Effective with plan years beginning on or after January 1, 2019, the New Jersey Department of Banking and Insurance (Department) will permit health carriers to use an individual network (member out-of-pocket) (MOOP) threshold that is no greater than the maximum annual limitation on cost sharing provided under federal law pursuant to 45 C.F.R. § 156.130 and defined annually in the final Notice of Benefit and Payment Parameters rules (NBPP Rules) unless the Commissioner takes action by regulatory order within 40 days of issuance of the final NBPP to freeze the MOOP at the prior policy year’s maximum. The Commissioner reasons that permitting New Jersey’s MOOP to align with the Affordable Care Act’s (ACA) MOOP going forward (unless otherwise ordered by the Commissioner) will hold back increases to up front policyholder cost sharing, i.e., increases to deductibles and co-payments, that often discourage policyholders from seeking essential medical treatment. Hence, these regulatory measures encourage care and are consistent with the ACA’s goals. As most policyholders do not reach the MOOP in any given year, the Department’s approach limits adverse impact on most policyholders and enables New Jersey health insurers to make rational adjustments to satisfy future actuarial value calculator adjustments, while retaining the Commissioner’s authority to limit future increases to the MOOP as circumstances change. The Department anticipates issuing a rule to implement its Bulletin in the near future.  See Bulletin No. 18-09.
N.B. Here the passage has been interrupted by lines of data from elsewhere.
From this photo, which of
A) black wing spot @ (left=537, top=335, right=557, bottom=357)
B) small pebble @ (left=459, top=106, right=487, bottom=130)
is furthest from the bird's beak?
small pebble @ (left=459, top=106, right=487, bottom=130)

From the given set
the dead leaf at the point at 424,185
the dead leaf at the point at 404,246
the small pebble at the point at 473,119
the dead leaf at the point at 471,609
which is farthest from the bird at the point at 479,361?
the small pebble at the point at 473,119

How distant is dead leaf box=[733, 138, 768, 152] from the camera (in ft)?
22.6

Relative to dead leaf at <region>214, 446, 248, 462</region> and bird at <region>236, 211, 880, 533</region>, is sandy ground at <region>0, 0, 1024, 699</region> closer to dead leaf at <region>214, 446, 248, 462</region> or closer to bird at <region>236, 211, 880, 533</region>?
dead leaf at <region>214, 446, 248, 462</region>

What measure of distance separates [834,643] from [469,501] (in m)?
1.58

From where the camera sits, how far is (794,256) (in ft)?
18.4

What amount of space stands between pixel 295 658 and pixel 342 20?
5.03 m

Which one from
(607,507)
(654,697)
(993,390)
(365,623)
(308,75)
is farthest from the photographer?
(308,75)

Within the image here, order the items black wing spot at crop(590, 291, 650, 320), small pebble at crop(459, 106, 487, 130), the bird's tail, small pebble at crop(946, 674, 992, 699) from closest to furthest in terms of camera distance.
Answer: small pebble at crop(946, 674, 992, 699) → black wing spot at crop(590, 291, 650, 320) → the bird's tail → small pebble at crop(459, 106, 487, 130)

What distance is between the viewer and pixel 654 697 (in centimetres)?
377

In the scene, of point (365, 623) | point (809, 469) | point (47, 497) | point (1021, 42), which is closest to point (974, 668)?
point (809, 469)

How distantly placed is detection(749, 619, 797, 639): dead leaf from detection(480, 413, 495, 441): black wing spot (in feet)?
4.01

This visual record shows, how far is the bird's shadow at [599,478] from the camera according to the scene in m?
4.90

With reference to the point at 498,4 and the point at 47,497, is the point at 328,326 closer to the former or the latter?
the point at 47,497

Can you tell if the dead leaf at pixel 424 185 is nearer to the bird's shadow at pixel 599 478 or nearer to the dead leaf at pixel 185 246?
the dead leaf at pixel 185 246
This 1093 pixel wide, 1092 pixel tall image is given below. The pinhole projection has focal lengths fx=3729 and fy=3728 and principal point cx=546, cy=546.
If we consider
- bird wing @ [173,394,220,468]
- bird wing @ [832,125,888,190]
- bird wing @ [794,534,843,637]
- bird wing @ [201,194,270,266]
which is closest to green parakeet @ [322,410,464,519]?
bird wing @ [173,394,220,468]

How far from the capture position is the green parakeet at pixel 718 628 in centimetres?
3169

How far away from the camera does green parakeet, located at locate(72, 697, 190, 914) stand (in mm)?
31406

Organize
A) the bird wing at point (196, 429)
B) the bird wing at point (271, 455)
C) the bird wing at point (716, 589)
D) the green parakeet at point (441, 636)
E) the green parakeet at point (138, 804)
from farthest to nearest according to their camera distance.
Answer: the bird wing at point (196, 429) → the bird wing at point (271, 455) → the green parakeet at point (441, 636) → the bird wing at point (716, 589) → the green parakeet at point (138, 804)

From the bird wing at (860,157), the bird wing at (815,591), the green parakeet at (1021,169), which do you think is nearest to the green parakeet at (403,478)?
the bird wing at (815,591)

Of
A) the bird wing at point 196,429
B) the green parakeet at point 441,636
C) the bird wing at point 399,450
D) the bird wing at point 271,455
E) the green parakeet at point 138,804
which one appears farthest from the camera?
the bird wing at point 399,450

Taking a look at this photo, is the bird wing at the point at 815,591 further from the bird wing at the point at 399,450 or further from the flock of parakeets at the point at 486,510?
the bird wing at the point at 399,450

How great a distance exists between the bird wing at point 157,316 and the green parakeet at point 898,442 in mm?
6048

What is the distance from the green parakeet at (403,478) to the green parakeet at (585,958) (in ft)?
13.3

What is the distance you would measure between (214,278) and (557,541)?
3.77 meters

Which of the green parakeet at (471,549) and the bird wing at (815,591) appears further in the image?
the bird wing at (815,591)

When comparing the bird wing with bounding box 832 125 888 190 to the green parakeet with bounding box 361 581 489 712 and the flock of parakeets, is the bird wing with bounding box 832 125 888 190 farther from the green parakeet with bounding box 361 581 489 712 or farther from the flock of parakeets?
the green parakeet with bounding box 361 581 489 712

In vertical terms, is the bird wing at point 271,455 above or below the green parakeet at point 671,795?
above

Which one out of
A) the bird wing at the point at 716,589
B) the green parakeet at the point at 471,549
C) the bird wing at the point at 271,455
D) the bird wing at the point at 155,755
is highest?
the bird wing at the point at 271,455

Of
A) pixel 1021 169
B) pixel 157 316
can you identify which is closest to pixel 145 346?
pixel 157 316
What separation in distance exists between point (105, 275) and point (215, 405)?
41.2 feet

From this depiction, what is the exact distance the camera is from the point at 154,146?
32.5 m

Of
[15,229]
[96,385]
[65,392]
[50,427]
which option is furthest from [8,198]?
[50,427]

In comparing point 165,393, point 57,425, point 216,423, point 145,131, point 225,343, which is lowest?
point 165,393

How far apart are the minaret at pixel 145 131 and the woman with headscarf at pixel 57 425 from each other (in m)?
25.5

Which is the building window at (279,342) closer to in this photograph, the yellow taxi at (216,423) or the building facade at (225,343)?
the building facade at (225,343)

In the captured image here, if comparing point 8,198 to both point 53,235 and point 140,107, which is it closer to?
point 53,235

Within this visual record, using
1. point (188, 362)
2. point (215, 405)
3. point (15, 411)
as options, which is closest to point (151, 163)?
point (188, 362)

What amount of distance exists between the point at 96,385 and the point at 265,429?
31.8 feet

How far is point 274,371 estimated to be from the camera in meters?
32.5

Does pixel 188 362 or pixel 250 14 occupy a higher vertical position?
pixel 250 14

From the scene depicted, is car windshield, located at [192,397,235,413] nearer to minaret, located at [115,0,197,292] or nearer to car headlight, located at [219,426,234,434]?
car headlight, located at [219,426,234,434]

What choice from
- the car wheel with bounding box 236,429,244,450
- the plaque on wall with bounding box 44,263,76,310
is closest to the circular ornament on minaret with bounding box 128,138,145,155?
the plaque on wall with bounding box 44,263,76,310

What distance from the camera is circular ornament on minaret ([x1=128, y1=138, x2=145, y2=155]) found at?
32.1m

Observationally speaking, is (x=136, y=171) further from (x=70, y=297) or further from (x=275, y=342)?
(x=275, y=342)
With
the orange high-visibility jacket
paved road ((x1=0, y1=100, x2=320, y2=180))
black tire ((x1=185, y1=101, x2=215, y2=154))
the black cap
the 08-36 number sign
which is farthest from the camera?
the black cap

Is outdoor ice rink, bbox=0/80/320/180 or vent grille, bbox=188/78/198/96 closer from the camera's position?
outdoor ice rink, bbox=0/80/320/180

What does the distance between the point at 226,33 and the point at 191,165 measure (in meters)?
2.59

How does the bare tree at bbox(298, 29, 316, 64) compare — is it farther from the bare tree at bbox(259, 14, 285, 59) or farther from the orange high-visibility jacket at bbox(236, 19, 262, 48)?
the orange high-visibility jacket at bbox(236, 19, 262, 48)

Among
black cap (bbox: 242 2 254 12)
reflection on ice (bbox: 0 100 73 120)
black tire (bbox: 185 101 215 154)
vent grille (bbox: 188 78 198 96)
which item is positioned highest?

The Commissioner also issued Bulletin No. 18-10, extending the transition period for certain health insurance policies consistent with a directive from Director Randy Pate of the Center for Consumer Information Insurance Insight within CMS. The Pate memorandum extends the CMS transitional period to policy years beginning on or after October 1, 2019, provided that all such policies end by December 31, 2019. The transitional period applies with respect to non-grandfathered coverage in the small employer and individual health insurance marketplaces. These authorities enabled health insurance issuers to choose to continue certain coverage that would otherwise have been cancelled, and would affect small businesses seeking to re-enroll in such coverage. This transitional period was first extended for policy years starting between January 1, 2014 and October 1, 2014; was extended a second time on March 5, 2014 for two years – to policy years beginning on or before October 1, 2016 – in the small employer and individual markets. On February 29, 2016 CMS again extended the transitional period for an additional year for policy years beginning on or before October 1, 2017, provided that all policies ended by December 31, 2017, and on February 23, 2018 CMS again extended the transitional policy for an additional year for policy years beginning on October 1, 2018, provided that all policies ended by December 31, 2018. Policies subject to the transitional relief are not considered to be out of compliance with certain provisions of the Public Health Service Act pertaining to:

  • fair health insurance premiums;
  • guaranteed availability of coverage;
  • guaranteed renewability of coverage;
  • the prohibition of pre-existing condition exclusions or other discrimination based on health status with respect to adults, except with respect to group coverage;
  • the prohibition of discrimination against individual participants and beneficiaries based on health status, except with respect to group coverage;
  • non-discrimination in health care;
  • comprehensive health insurance coverage;
  • coverage for individuals participating in approved clinical trials.

It is clear that the Commissioner’s recent Bulletins are intended to maintain consistency between New Jersey’s health insurance laws and federal rules in the regulated marketplaces.